Correlation Between Telkom Indonesia and Bank of Botetourt
Can any of the company-specific risk be diversified away by investing in both Telkom Indonesia and Bank of Botetourt at the same time? Although using a correlation coefficient on its own may not help to predict future stock returns, this module helps to understand the diversifiable risk of combining Telkom Indonesia and Bank of Botetourt into the same portfolio, which is an essential part of the fundamental portfolio management process.
By analyzing existing cross correlation between Telkom Indonesia Tbk and Bank of Botetourt, you can compare the effects of market volatilities on Telkom Indonesia and Bank of Botetourt and check how they will diversify away market risk if combined in the same portfolio for a given time horizon. You can also utilize pair trading strategies of matching a long position in Telkom Indonesia with a short position of Bank of Botetourt. Check out your portfolio center. Please also check ongoing floating volatility patterns of Telkom Indonesia and Bank of Botetourt.
Diversification Opportunities for Telkom Indonesia and Bank of Botetourt
-0.55 | Correlation Coefficient |
Excellent diversification
The 3 months correlation between Telkom and Bank is -0.55. Overlapping area represents the amount of risk that can be diversified away by holding Telkom Indonesia Tbk and Bank of Botetourt in the same portfolio, assuming nothing else is changed. The correlation between historical prices or returns on Bank of Botetourt and Telkom Indonesia is a relative statistical measure of the degree to which these equity instruments tend to move together. The correlation coefficient measures the extent to which returns on Telkom Indonesia Tbk are associated (or correlated) with Bank of Botetourt. Values of the correlation coefficient range from -1 to +1, where.
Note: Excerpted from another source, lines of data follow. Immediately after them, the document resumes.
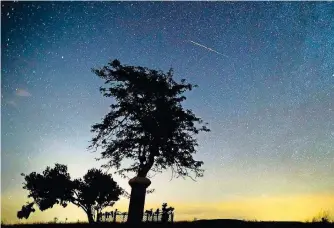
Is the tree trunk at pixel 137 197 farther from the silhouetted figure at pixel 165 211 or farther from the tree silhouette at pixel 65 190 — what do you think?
the tree silhouette at pixel 65 190

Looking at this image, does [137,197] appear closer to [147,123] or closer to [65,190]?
[147,123]

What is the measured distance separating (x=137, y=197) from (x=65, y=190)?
25341 mm

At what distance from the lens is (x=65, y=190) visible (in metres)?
39.8

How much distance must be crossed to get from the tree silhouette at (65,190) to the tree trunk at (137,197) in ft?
75.7

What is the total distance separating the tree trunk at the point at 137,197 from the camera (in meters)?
17.7

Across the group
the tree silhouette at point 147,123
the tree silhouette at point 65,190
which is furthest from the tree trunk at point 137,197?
the tree silhouette at point 65,190

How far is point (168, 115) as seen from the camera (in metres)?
21.9

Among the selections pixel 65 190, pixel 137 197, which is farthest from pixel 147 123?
pixel 65 190

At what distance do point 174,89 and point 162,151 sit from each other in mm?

The correlation of zero (0) is possible when the price movement of Bank of Botetourt has no effect on the direction of Telkom Indonesia i.e., Telkom Indonesia and Bank of Botetourt go up and down completely randomly.
Pair Corralation between Telkom Indonesia and Bank of Botetourt
Considering the 90-day investment horizon Telkom Indonesia Tbk is expected to under-perform the Bank of Botetourt. In addition to that, Telkom Indonesia is 2.25 times more volatile than Bank of Botetourt. It trades about -0.14 of its total potential returns per unit of risk. Bank of Botetourt is currently generating about 0.07 per unit of volatility. If you would invest 3,110 in Bank of Botetourt on August 31, 2024 and sell it today you would earn a total of 104.00 from holding Bank of Botetourt or generate 3.34% return on investment over 90 days.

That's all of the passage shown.